Review by Peter DiLeo | February 13, 2004 | Page 9

Irwin Silber, Press Box Red. Temple University Press, 2003, 248 pages, $19.95.

IN 1997, baseball teams across the U.S. celebrated the 50th anniversary of Jackie Robinson smashing the sport's color line. But the campaign to desegregate baseball actually began years before--with the Communist Party (CP) in the late 1930s.

Press Box Red documents the work of Lester Rodney, the sports editor for the CP's Daily Worker newspaper for more than 20 years. While the book is first and foremost a history of Rodney's efforts, parts of this book are of particular interest to revolutionary socialists.

For one, the whole strategy of starting a sports section (and agitating for integration) were parts of the Communist Party's "Popular Front" shift in 1935. The Daily Worker was reconceived from an organ addressing the party to one that appealed to a broader mass of Americans sympathetic to issues of radical social change.

Almost overnight the CP went from labeling sports an "opiate of the masses" to seeing it an important component of people's lives. And the Daily Worker's sports coverage--and in particular its agitation for integration--was seen as a way to aid the Communist Party's organizing efforts in Black communities.

On August 13, 1936, the paper ran the first article on segregation in baseball under the headline "Outlawed by Baseball!" That kicked off a year-long campaign on the issue.

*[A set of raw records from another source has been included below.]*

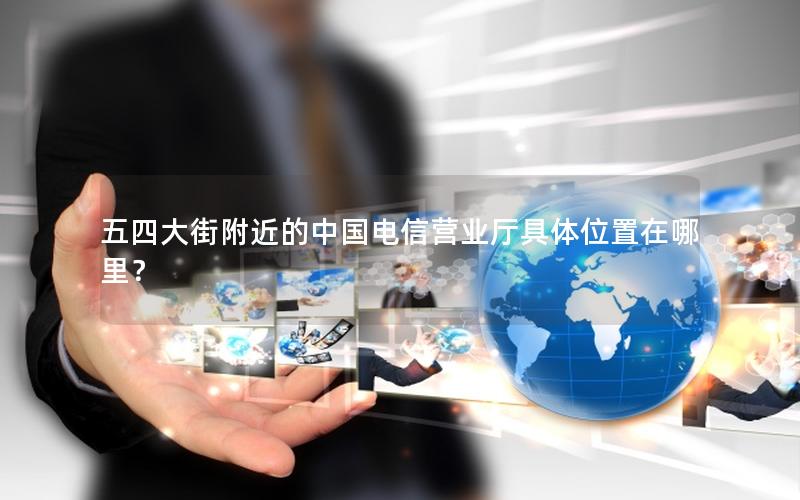 五四大街附近的中国电信营业厅具体位置在哪里？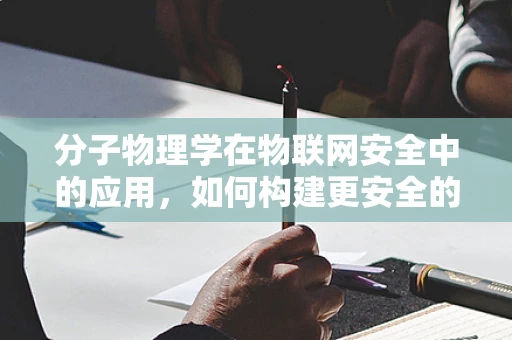 分子物理学在物联网安全中的应用，如何构建更安全的‘物物相连’？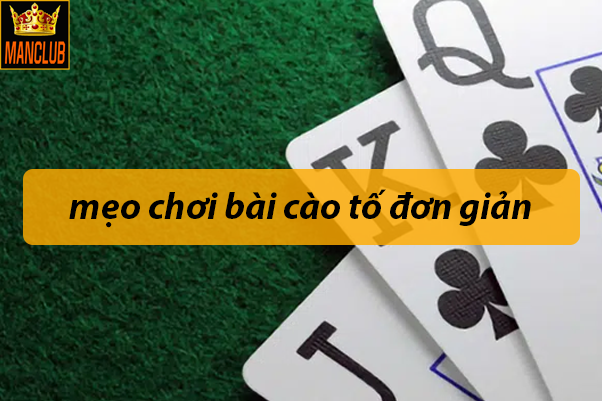 Tìm hiểu cách chơi bài cào tố đơn giản dễ hiểu nhất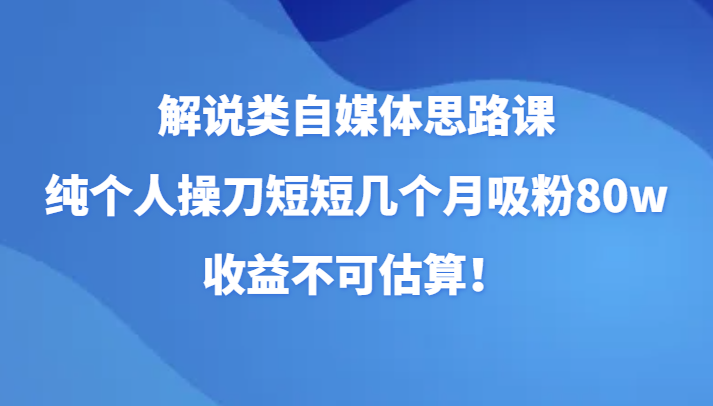 fy1960期-解说类自媒体思路课，纯个人操刀短短几个月吸粉80w，收益不可估算！(fy1960期解说类自媒体思路课全面解析自媒体运营技巧，助你快速吸粉并实现高收益！)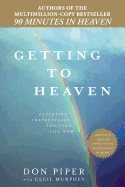 Getting To Heaven : Departing Instructions for Your Life Now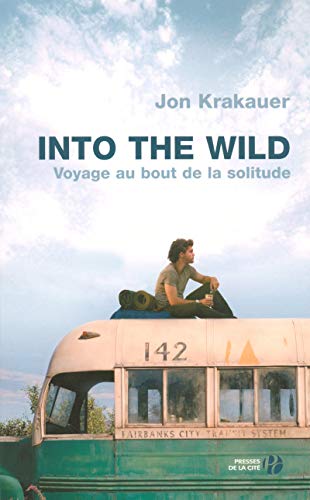 Voyage au bout de la solitude: Into the Wild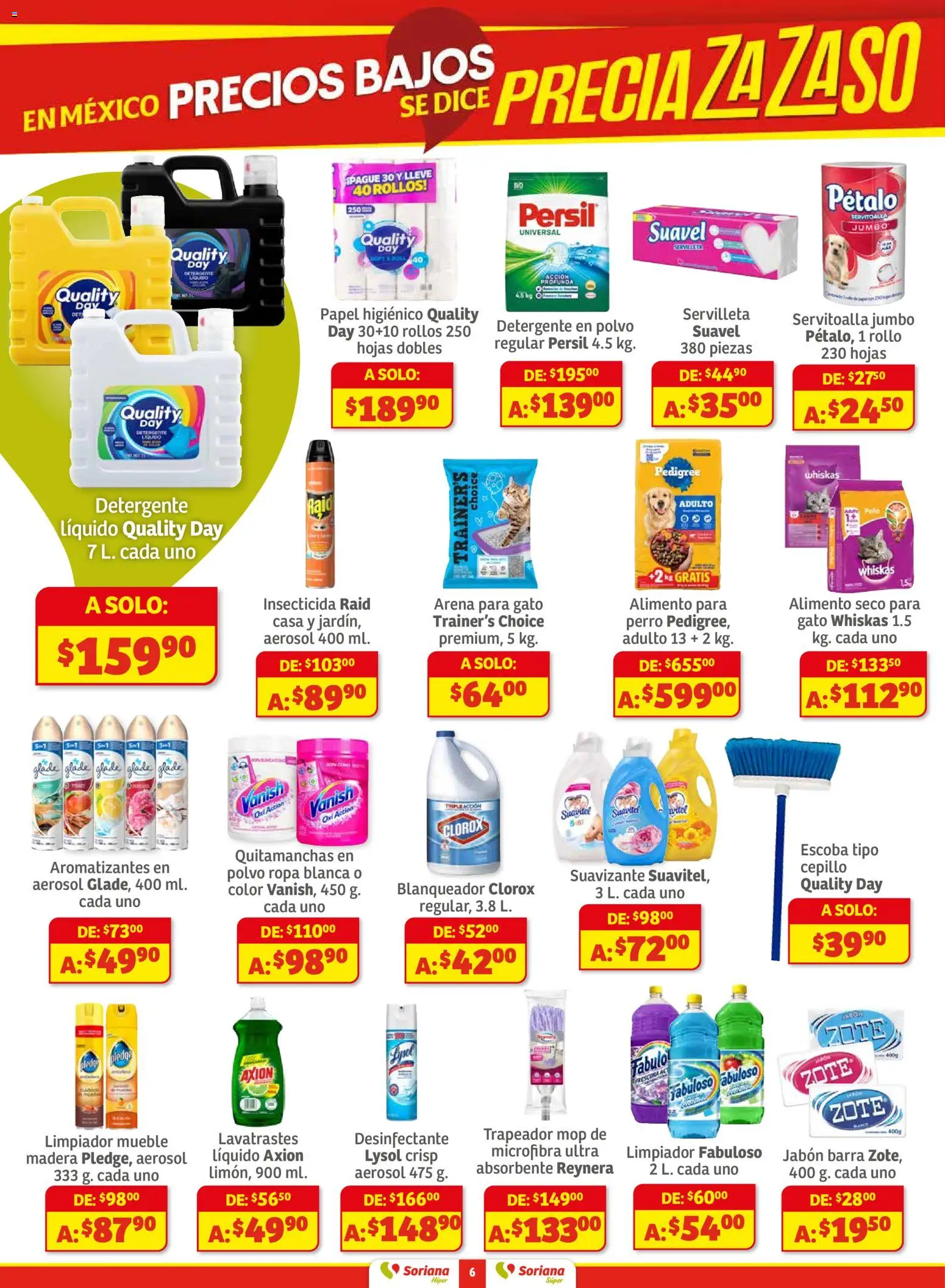 Nuevas ofertas de Soriana válidas en toda la República Mexicana desde el 27.11.2025. ¡Encuentra las mejores ofertas en Soriana - Preciazazaso Súper: Frontera Chih, Coah, Tamaulipas! | Página: 6 | Productos: Quitamanchas, Limpiador, Ropa, Jabón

The other interesting aspect of the fight for integration was that it illustrates how a revolutionary paper can concretely serve as an organizing tool. The move for integration of baseball began purely as an agitation campaign. But Rodney's editorials were eventually used as a centerpiece to a massive petitioning campaign.

First the CP, and later countless unions, began a petition drive that generated 2 million signatures in support of baseball's desegregation. Press Box Red not only sheds light on the fight to desegregate baseball but provides insight into understanding the application--and limitations--of the Communist's Popular Front strategy.